Так они очутились в комнате. Елизавета Петровна опустилась на стул, вынула свой тончайший платочек и собрала им у носа слезы.
— Я же говорила, что у вас с Надей разные дороги. Как я была права!
— Я пойду, Елизавета Петровна. Извините меня, — глухо сказал Никита.
— Ах, мне так больно за вас! Постойте, она оставила для вас пакет.
Никита машинально принял обыкновенный почтовый конверт с поздравительной картинкой к какому-то празднику и так с конвертом в руках вышел на улицу.
— Нашел? — спросил Серега Гнутов.
— Потерял, — ответил Никита сгоряча, будучи еще в состоянии отшутиться.
Он вспомнил о конверте, разорвал его и на сложенном вчетверо тетрадном листе в клеточку с трудом разобрал при бледном свете сумерек карандашные строки:
"Я уезжаю к морю с человеком, за которого выйду замуж. Но если ты захочешь, я в любое время буду твоя, твоя, твоя, несмотря на это".
Надиной подписи не было: видимо, уже вступила в силу необходимая конспирация.

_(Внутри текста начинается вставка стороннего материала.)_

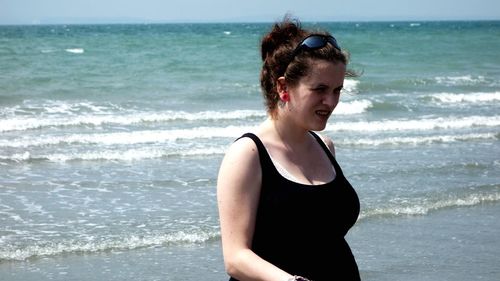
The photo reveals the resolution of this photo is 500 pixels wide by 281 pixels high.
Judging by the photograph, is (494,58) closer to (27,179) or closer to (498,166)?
(498,166)

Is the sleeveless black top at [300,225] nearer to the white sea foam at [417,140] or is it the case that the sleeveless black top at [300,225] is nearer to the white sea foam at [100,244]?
the white sea foam at [100,244]

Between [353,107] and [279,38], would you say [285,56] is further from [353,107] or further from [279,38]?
[353,107]

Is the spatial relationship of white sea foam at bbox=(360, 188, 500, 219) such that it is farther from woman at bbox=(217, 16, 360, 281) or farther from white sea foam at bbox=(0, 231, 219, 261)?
woman at bbox=(217, 16, 360, 281)

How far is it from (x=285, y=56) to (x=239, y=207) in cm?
48

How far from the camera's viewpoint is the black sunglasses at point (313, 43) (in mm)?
2697

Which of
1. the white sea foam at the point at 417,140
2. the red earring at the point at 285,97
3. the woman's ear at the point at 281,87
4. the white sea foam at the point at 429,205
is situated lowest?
the white sea foam at the point at 417,140

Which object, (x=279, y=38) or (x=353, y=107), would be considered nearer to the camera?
(x=279, y=38)

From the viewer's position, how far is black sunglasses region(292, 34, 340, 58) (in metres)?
2.70

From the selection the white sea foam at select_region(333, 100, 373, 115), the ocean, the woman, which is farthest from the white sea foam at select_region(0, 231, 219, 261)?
the white sea foam at select_region(333, 100, 373, 115)

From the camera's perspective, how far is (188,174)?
10945 millimetres

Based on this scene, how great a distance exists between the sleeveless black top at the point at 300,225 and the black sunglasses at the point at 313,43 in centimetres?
30

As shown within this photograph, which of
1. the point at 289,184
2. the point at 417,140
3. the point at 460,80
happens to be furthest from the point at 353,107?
the point at 289,184

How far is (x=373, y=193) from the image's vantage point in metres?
9.62

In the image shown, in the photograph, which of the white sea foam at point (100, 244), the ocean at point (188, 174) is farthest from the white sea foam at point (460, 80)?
the white sea foam at point (100, 244)
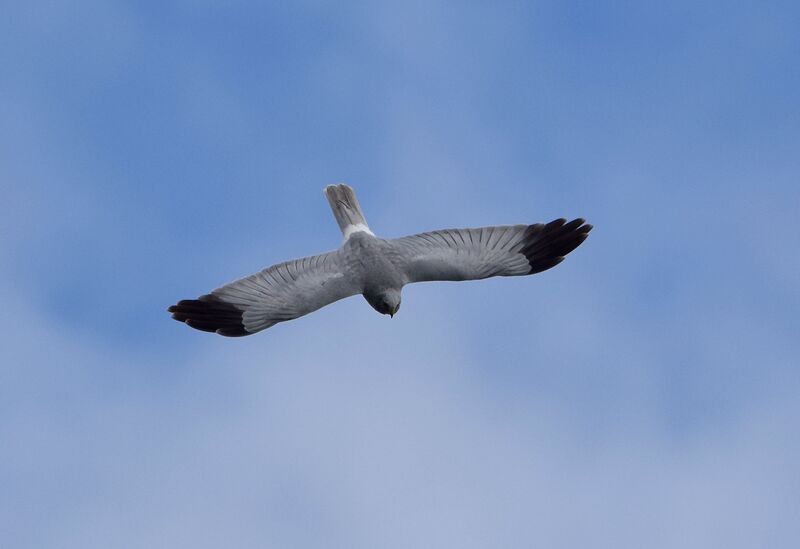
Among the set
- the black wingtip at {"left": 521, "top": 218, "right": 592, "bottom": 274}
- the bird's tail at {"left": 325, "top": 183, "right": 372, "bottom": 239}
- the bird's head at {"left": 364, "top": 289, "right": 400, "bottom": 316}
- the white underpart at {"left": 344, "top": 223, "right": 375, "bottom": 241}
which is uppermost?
the bird's tail at {"left": 325, "top": 183, "right": 372, "bottom": 239}

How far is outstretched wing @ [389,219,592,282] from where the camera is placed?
21891 millimetres

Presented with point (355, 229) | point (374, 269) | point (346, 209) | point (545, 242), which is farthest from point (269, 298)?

Никита скомкал листок вместе с конвертом, больно впиваясь ногтями в ладонь. Утром Серега Гнутов, выйдя на производство, закинет метлой этот комок бумаги в совок и вместе с прочим мусором вытряхнет его в мусорный ящик.
Лина
По ночным пустынным улицам автобус мчался на предельной скорости. Дребезжали стекла, мелко вибрировал кузов, огни за окнами проносились длинными полосами.
Последний рейс.
Шипят на остановках тормоза, размыкаются и мгновенно смыкаются двери, чтобы впустить или выпустить припозднившегося пассажира, и снова Лину подхватывает стремительный бег с этими звуками быстрого движения, с вихрем, рвущимся в открытые окна. И есть у Лины своя заветная мечта стать бортпроводницей на каком-нибудь сверхзвуковом воздушном лайнере, чтобы захлебнуться этим покоряющим ее движением. А пока она рада и такому вот последнему рейсу по ночным улицам, свободным от других машин и пешеходов, когда водитель выжимает из их старенького автобуса всю возможную прыть.
Никита остался в автобусе единственным пассажиром. Лина села рядом с ним; ее растрепанные ветром волосы скользнули по его щеке.
— Хлопчик, почему ты меня сторонишься? Чем я тебе нехороша? Идем со мной. Сейчас сдам выручку, — она тряхнула тяжелой сумкой с монетами, — и свободна, как птаха. Идем?
Никита не мог бы сказать, где он был после того, как скомкал и бросил на дорогу письмо Нади. Всюду и нигде. Бродил до устали по улицам и набережной, присаживался на случайные лавочки, однажды заблудился, очутившись возле каких-то длинных заборов, потом опять вышел на знакомые центральные улицы, и везде огромная тоска, в которой уже не было отдельно ни матери, ни Нади, а была какая-то общая безысходность, словно нашептывала ему: "Не то, не то, не то", — и он продолжал бесцельно метаться по городу.
— О чем ты говоришь? — не сразу поняв Лину, спросил он.
— Давно ты мне нравишься, хлопчик. Давно я на тебя любуюсь, а ты сторонишься меня. Или я нехороша? — взволнованно шептала она, прижимаясь к нему щекой и грудью.
— Хороша, Лина, хороша…
Он почувствовал, что может заплакать, расслабленный ее лаской, и слегка отстранялся, но она опять придвигалась к нему и говорила:
— Ну вот пойдем ко мне. Подождешь меня у парка, я быстро, и пойдем.